Completion of the long delayed £750M Aberdeen Western Peripheral Route is being brought forward by six months by Transport Scotland and Connect Roads has been confirmed as contractor for the scheme which will create some 1,000 construction jobs.
Work on the AWPR had been held up by a legal challenge which meant that the project was due to be completed in spring of 2018. Infrastructure, Investment and Cities Secretary Keith Brown has now announced that it will be finished in the winter of 2017.
Mr Brown said the speedy progress of procurement of the Aberdeen Western Peripheral Route/Balmedie-Tipperty (AWPR/B-T), which is the biggest yet to use Scotland’s Non Profit Distributing model, was "unprecedented". This model is based on the private finance initiative but places caps on profits.
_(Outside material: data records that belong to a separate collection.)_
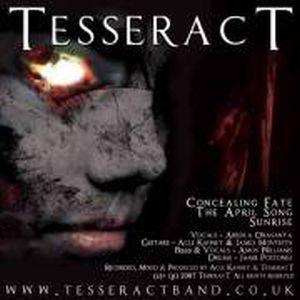 TESSERACT - Demo 2007 cover 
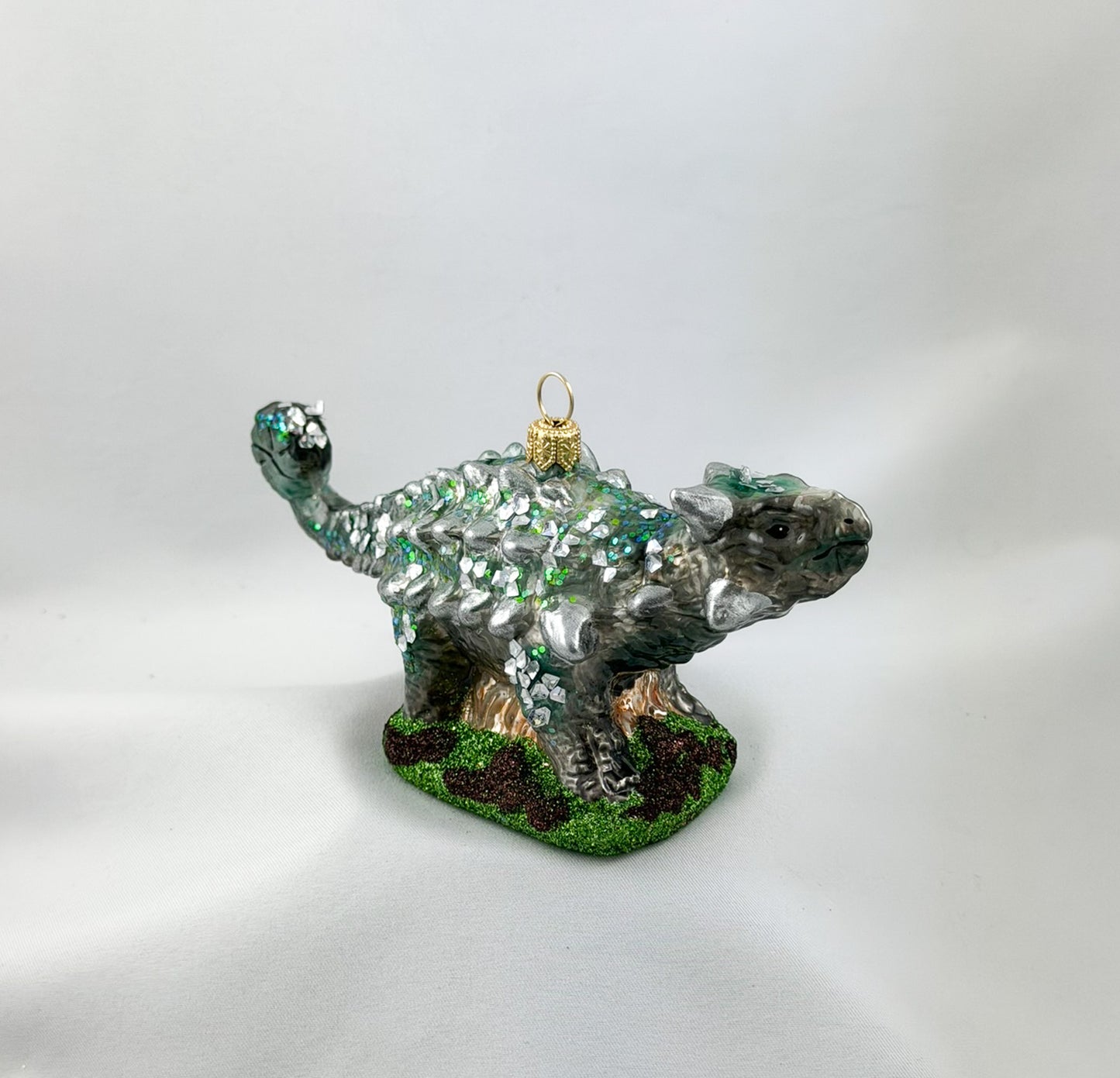 Ancylosaurus Saurier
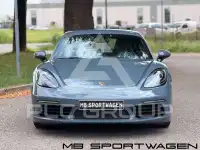 2018 Porsche 718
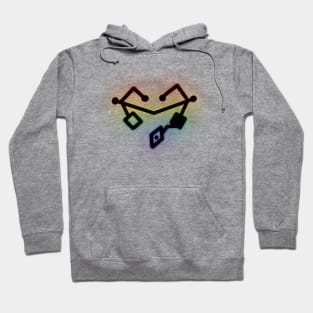 Failsafe Heart of Etheria Gay Hoodie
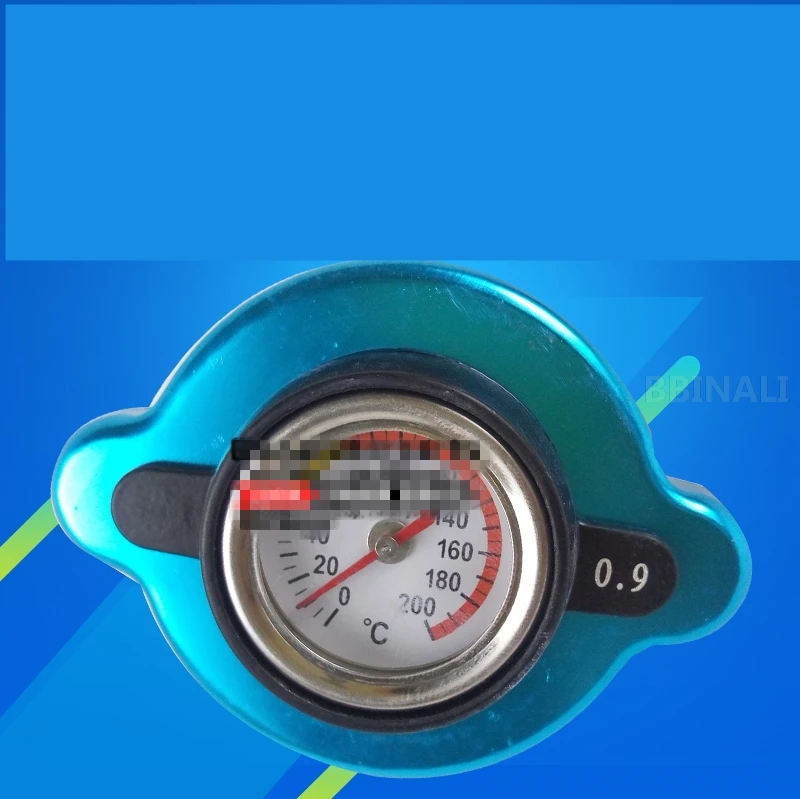 For Kobelco SK CAT PC ZX HYUNDAI SUMITOMO DOOSAN DAEWOO Water tank cover with water temperature sensor Excavator accessories | Автомобили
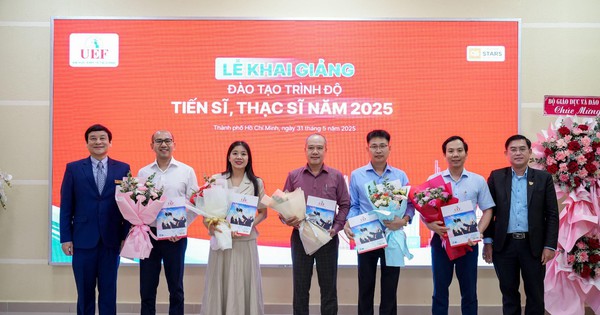 Chương trình thạc sĩ Luật kinh tế: Học ứng dụng, nâng tầm nghiên cứu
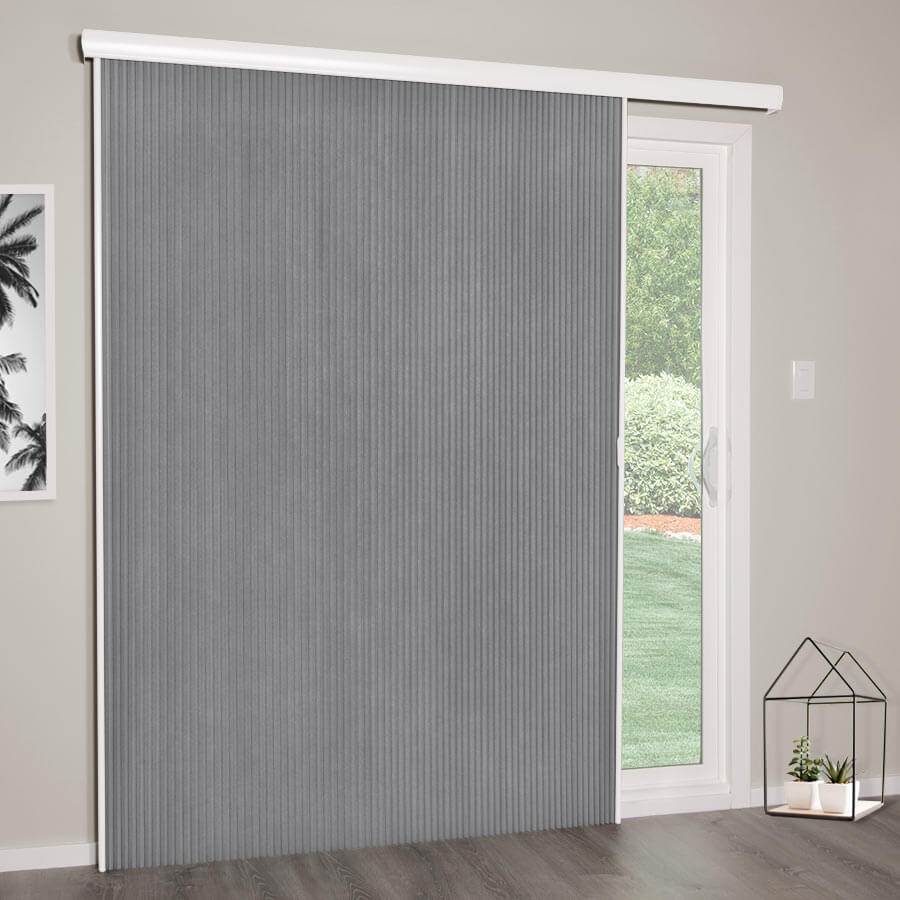 Blackout Vertical Cellular Blinds Select Blinds Canada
The project will carry traffic 28 miles around the city and includes a second road from Stonehaven in the south and the dualling of the A90 between Balmedie and Tipperty in the north.
The contractors in the Connect Roads consortium, which comprises Balfour Beatty Investments, Carilion Private Finance and Galliford Try, each put up around £20M of the equity investment and carry out the construction work in joint venture. Balfour Beatty will manage and maintain the new roads on behalf of the consortium for 30 years.
Mr Brown said: "Following the shortest procurement processes for a contract of this size and complexity - it has been just 23 months since the contract was put to the market - we have now been able to also bring the completion date forward to winter 2017."
Mr Brown said the project would boost the north-east economy by some £6 billion and create about 14,000 jobs over the next 30 years, including more than 1,000 construction jobs.